-- begin Extracted entries --

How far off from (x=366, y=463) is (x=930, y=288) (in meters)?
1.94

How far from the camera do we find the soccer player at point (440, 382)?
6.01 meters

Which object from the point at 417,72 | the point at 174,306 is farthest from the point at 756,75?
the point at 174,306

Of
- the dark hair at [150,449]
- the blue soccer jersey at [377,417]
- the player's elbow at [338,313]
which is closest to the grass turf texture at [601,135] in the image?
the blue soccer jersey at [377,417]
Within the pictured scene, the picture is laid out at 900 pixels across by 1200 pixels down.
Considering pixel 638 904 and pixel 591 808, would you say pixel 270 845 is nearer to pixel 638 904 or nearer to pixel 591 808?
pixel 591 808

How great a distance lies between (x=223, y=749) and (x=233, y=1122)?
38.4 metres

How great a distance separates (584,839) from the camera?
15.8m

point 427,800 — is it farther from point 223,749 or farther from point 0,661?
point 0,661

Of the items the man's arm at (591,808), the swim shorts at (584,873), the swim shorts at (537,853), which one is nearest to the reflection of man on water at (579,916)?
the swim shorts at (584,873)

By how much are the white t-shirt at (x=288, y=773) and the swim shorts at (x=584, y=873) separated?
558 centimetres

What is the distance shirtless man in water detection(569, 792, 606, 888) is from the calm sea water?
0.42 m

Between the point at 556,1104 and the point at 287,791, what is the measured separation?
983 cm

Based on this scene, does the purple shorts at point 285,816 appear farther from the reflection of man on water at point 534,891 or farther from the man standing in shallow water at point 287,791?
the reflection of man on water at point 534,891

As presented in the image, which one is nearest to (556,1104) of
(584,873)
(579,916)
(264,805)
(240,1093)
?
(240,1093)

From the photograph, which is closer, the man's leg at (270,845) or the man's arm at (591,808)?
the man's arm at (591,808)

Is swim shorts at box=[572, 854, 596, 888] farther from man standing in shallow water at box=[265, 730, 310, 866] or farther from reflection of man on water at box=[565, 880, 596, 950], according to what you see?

-- end Extracted entries --

Exercise instructions: Arrange the lines above as a numbered list, leaving out the blank lines.

Result of the task:
1. How far off from (x=366, y=463) is (x=930, y=288) (in meters)?
2. 1.94
3. How far from the camera do we find the soccer player at point (440, 382)?
4. 6.01 meters
5. Which object from the point at 417,72 | the point at 174,306 is farthest from the point at 756,75?
6. the point at 174,306
7. Of
8. - the dark hair at [150,449]
9. - the blue soccer jersey at [377,417]
10. - the player's elbow at [338,313]
11. which is closest to the grass turf texture at [601,135] in the image?
12. the blue soccer jersey at [377,417]
13. Within the pictured scene, the picture is laid out at 900 pixels across by 1200 pixels down.
14. Considering pixel 638 904 and pixel 591 808, would you say pixel 270 845 is nearer to pixel 638 904 or nearer to pixel 591 808?
15. pixel 591 808
16. How great a distance lies between (x=223, y=749) and (x=233, y=1122)?
17. 38.4 metres
18. How great a distance separates (584,839) from the camera?
19. 15.8m
20. point 427,800 — is it farther from point 223,749 or farther from point 0,661?
21. point 0,661
22. Of the items the man's arm at (591,808), the swim shorts at (584,873), the swim shorts at (537,853), which one is nearest to the reflection of man on water at (579,916)?
23. the swim shorts at (584,873)
24. By how much are the white t-shirt at (x=288, y=773) and the swim shorts at (x=584, y=873) separated?
25. 558 centimetres
26. What is the distance shirtless man in water detection(569, 792, 606, 888) is from the calm sea water?
27. 0.42 m
28. Between the point at 556,1104 and the point at 287,791, what is the measured separation?
29. 983 cm
30. Based on this scene, does the purple shorts at point 285,816 appear farther from the reflection of man on water at point 534,891 or farther from the man standing in shallow water at point 287,791?
31. the reflection of man on water at point 534,891
32. As presented in the image, which one is nearest to (556,1104) of
33. (584,873)
34. (579,916)
35. (264,805)
36. (240,1093)
37. ?
38. (240,1093)
39. From the photograph, which is closer, the man's leg at (270,845) or the man's arm at (591,808)?
40. the man's arm at (591,808)
41. Is swim shorts at box=[572, 854, 596, 888] farther from man standing in shallow water at box=[265, 730, 310, 866] or farther from reflection of man on water at box=[565, 880, 596, 950], according to what you see?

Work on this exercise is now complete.